The ablation studies attribute these gains to the interaction of all major components. Without PAPE, ATE increases dramatically and sensitivity to iteration count returns; with PAPE, ATE remains around 0.55 m from 5 to 100 iterations on Waymo (Cheng et al., 4 Jul 2025). Without pose refinement, ATE rises to 1.79 and PSNR drops to 24.45, compared with 0.62 and 26.73 with refinement (Cheng et al., 4 Jul 2025). Without scale alignment, ATE becomes 3.50 and PSNR 23.49; without point replacement, ATE is 1.35 and PSNR 25.59; without geometry loss, ATE is 3.73 and PSNR 25.70 (Cheng et al., 4 Jul 2025). A direct “MonoGS + MASt3R” configuration yields ATE 3.84 and PSNR 23.09, accompanied by severe blurring and ghosting due to scale drift if pointmaps are used naively (Cheng et al., 4 Jul 2025).
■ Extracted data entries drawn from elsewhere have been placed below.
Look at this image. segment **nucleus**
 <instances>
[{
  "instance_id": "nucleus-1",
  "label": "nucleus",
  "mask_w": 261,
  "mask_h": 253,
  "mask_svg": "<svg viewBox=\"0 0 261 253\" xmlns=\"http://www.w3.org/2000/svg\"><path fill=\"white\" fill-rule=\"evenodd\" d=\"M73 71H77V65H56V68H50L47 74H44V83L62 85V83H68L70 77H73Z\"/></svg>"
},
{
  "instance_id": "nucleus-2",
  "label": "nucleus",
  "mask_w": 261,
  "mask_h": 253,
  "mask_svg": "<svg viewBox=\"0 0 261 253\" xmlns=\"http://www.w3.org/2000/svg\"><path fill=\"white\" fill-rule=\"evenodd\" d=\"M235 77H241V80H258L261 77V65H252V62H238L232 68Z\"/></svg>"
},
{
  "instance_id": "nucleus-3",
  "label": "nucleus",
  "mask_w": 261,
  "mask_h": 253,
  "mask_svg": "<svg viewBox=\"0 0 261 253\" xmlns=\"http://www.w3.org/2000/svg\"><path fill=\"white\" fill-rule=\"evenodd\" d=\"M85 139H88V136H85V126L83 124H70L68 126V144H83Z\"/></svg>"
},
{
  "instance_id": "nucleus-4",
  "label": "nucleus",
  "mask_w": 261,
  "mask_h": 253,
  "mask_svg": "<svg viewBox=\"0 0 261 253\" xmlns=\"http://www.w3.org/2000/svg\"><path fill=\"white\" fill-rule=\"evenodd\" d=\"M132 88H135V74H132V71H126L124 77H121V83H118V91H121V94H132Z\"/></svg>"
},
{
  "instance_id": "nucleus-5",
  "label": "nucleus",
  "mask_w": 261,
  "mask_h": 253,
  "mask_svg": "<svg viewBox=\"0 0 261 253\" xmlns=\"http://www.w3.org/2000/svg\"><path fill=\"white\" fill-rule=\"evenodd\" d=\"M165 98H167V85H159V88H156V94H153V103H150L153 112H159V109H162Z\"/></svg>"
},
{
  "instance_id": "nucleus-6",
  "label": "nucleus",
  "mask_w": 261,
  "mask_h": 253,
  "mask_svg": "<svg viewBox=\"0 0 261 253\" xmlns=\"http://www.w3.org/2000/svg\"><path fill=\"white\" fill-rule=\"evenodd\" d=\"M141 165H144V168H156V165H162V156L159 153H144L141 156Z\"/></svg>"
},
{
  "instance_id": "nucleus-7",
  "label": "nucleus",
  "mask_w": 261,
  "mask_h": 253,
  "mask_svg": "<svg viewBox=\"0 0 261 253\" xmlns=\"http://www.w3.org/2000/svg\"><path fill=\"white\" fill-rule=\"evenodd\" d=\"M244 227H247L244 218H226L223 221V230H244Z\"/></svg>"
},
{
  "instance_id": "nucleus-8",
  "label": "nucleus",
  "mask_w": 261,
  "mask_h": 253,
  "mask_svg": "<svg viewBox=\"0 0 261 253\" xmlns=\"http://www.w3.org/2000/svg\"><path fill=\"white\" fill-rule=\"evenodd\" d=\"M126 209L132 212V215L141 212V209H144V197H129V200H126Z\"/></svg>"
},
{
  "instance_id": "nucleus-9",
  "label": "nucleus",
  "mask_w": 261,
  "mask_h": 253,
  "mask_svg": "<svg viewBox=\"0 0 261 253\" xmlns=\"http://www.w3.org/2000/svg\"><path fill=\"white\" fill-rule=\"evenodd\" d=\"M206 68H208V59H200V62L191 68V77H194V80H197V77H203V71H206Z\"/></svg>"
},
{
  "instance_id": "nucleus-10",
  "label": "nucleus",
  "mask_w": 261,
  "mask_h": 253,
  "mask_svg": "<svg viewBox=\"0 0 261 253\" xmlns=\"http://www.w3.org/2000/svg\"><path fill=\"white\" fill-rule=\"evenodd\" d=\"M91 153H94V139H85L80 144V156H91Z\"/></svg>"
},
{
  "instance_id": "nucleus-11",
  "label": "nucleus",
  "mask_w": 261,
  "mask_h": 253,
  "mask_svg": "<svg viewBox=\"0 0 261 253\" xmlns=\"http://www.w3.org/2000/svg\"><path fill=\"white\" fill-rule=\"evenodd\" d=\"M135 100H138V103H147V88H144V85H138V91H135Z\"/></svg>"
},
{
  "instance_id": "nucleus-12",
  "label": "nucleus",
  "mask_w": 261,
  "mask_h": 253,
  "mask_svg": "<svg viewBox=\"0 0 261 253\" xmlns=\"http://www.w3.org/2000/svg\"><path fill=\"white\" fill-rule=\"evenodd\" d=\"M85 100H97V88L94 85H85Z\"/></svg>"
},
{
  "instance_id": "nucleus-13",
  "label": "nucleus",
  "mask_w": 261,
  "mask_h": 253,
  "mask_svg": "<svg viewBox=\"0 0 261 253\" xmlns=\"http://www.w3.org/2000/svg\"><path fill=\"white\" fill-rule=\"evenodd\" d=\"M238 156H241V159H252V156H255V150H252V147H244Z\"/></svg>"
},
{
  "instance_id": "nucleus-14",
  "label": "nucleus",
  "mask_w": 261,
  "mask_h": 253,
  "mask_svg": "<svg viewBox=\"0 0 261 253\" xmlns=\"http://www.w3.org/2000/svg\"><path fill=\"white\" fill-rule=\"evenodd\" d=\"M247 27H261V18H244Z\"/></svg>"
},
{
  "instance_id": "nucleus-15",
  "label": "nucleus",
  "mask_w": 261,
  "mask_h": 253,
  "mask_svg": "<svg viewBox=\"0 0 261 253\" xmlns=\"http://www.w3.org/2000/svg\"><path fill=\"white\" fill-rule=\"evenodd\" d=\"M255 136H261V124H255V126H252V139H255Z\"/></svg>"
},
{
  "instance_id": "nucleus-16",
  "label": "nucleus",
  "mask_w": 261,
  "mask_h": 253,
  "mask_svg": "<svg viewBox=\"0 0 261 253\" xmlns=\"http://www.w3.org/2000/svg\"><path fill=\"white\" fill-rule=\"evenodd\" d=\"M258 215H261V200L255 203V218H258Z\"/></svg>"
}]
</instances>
This directly addresses a possible misconception: pre-trained pointmaps alone do not eliminate monocular scale ambiguity, and improper integration can worsen both tracking and reconstruction.
In supplementary KITTI comparisons, S3PO-GS on KITTI-07 is reported at ATE 0.55 m, PSNR 20.6, GPU memory around 9.5 GB, and full SLAM runtime around 5 minutes for the sequence, excluding an additional 10-minute color refinement used for all 3DGS methods in those comparisons (Cheng et al., 4 Jul 2025). Memory is described as comparable to MonoGS and OpenGS-SLAM, runtime as similar to MonoGS and much faster than Splat-SLAM or CF-3DGS (Cheng et al., 4 Jul 2025).
The authors explicitly note two limitations: no dynamic object handling and no loop closure or global bundle adjustment (Cheng et al., 4 Jul 2025). The pipeline assumes static scenes, so moving vehicles or pedestrians are not handled explicitly, and long sequences with large loops could benefit from loop detection, global pose graph optimization, and global 3DGS refinement (Cheng et al., 4 Jul 2025). Other implicit constraints named in the paper are reliance on a strong pre-trained pointmap model such as MASt3R and a heavy GPU requirement for real-time-like operation on large outdoor sequences (Cheng et al., 4 Jul 2025).